In the newspaper profile of Hubert Humphrey below, what reduced the size of his crowds on the last big day of his West Virginia campaign?

Reading text:
----

Profile of a Presidential Candidate – 2
Humphrey’s Fight Uphill, But He’s Used to Those
May 9, 1960
Profile of a Presidential Candidate – 2
Humphrey’s Fight Uphill, But He’s Used to Those
This is the second of two articles on candidates for the Democratic nomination for President in the state primary Tuesday. A profile of Sen. John F. Kennedy was published Saturday.
Riding northward from Charleston aboard his campaign bus last Saturday afternoon Sen. Hubert Humphrey did the unexpected in embracing his youngest son, Doug, in a fatherly hug. It’s not unlikely that the irrepressible Humphrey has done it many times before. It’s just that at that moment it seemed to demonstrate something.
Humphrey was then nearing the end of an election campaign in what some political analysts believe may be the biggest test of his political life, and he seemed very much alone. Within four days he would know whether the voters of West Virginia, guinea pigs in a master game of power politics, would favor him or his opponent, Sen. John F. Kennedy of Massachusetts, as Democratic presidential nominee. And at the time he clutched his son to him neither he nor anybody in his organization would make a firm prediction about the outcome.
As he held the boy, oblivious of the dozen or more staff members and newsmen riding with him, Humphrey had a faraway look in his eyes. His defenses were down. He seemed to be grasping for strength, assurance or a reaffirmation of faith from one who believes in him and his cause.
If he was as depressed as he appeared to be, it was understandable. His crowds on that last big day of his West Virginia campaign had been reduced in size by a chilling rain. He was running short on funds. His fight was all up hill the rest of the way. And he was bone tired.

----

Dataset content:

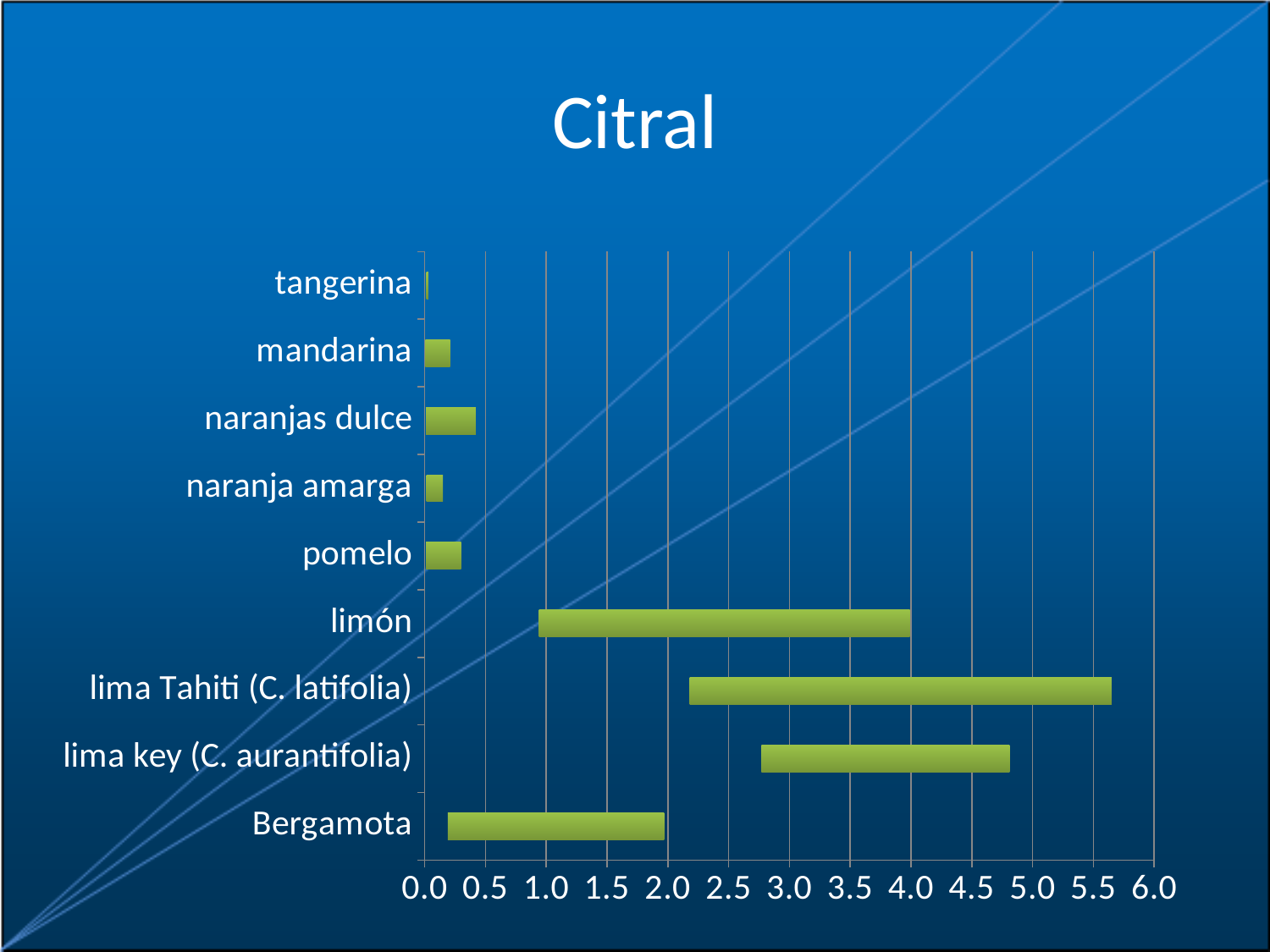
How many categories are listed on the vertical axis of the chart? 9 Which category's bar extends to the highest value on the horizontal axis? lima Tahiti (C. latifolia) What is the title of the chart? Citral Is the lower end of the bar for lima key (C. aurantifolia) greater or less than 2.5? greater What kind of chart is shown on the slide? bar chart Is the lower end of the bar for Bergamota greater or less than 0.5? less What is the maximum value shown on the horizontal axis? 6.0 Is the upper end of the bar for lima key (C. aurantifolia) greater or less than 5.0? less Which bar is longer, mandarina or naranjas dulce? naranjas dulce Which category has the smallest bar in the chart? tangerina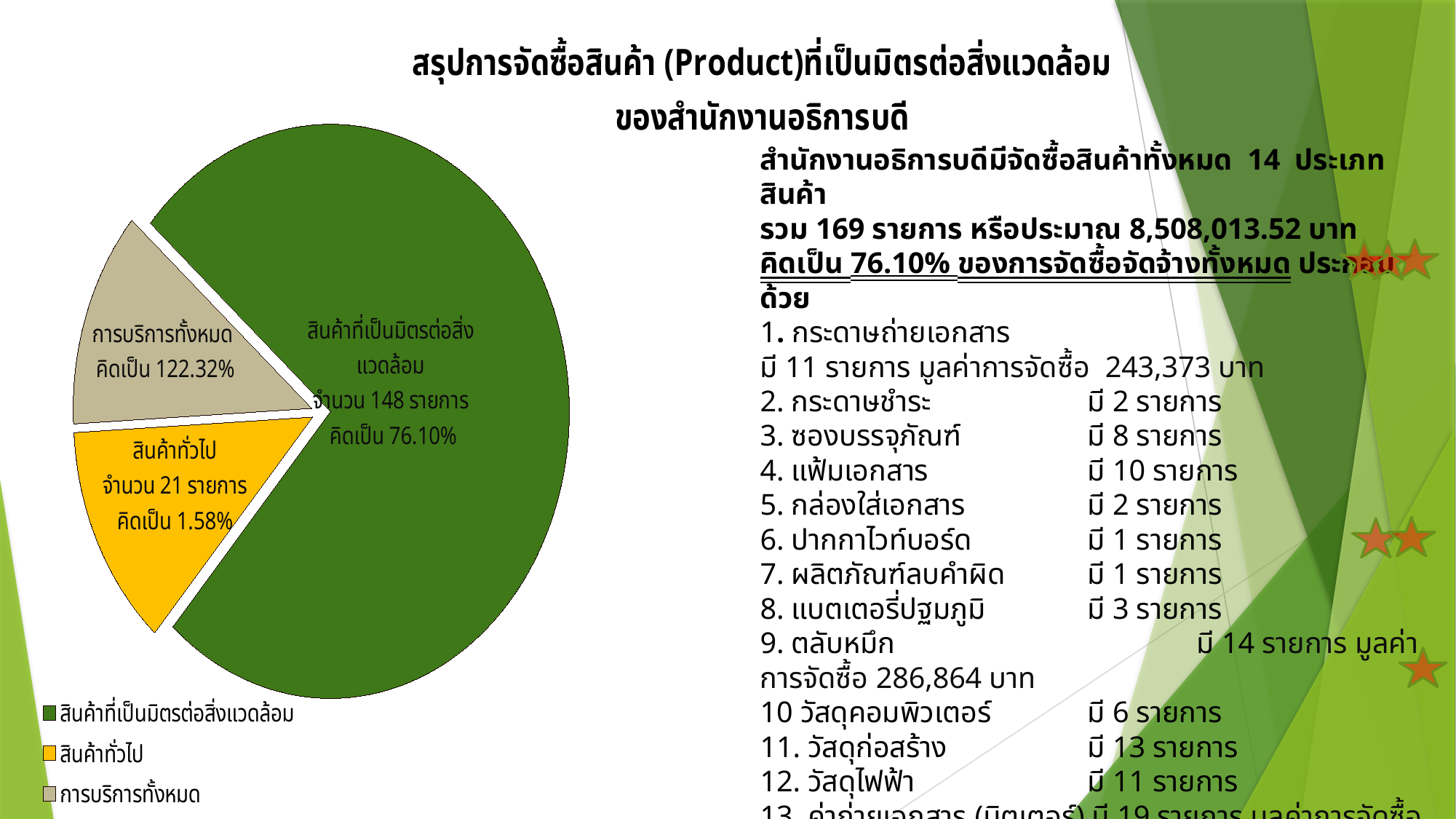
What percentage is printed on the สินค้าที่เป็นมิตรต่อสิ่งแวดล้อม slice? 76.10% What kind of chart is shown on the slide? pie chart Which has more items, สินค้าที่เป็นมิตรต่อสิ่งแวดล้อม or สินค้าทั่วไป? สินค้าที่เป็นมิตรต่อสิ่งแวดล้อม How many more items does สินค้าที่เป็นมิตรต่อสิ่งแวดล้อม have than สินค้าทั่วไป? 127 รายการ What percentage is printed on the สินค้าทั่วไป slice? 1.58% Which slice of the pie chart is the largest? สินค้าที่เป็นมิตรต่อสิ่งแวดล้อม What percentage is printed on the การบริการทั้งหมด slice? 122.32% What colour is the สินค้าทั่วไป slice in the pie chart? yellow How many entries does the legend of the pie chart list? 3 How many slices does the pie chart have? 3 How many items (รายการ) does the สินค้าที่เป็นมิตรต่อสิ่งแวดล้อม slice represent? 148 รายการ How many items (รายการ) does the สินค้าทั่วไป slice represent? 21 รายการ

----

Reply to the exercise:
A chilling rain reduced the size of his crowds.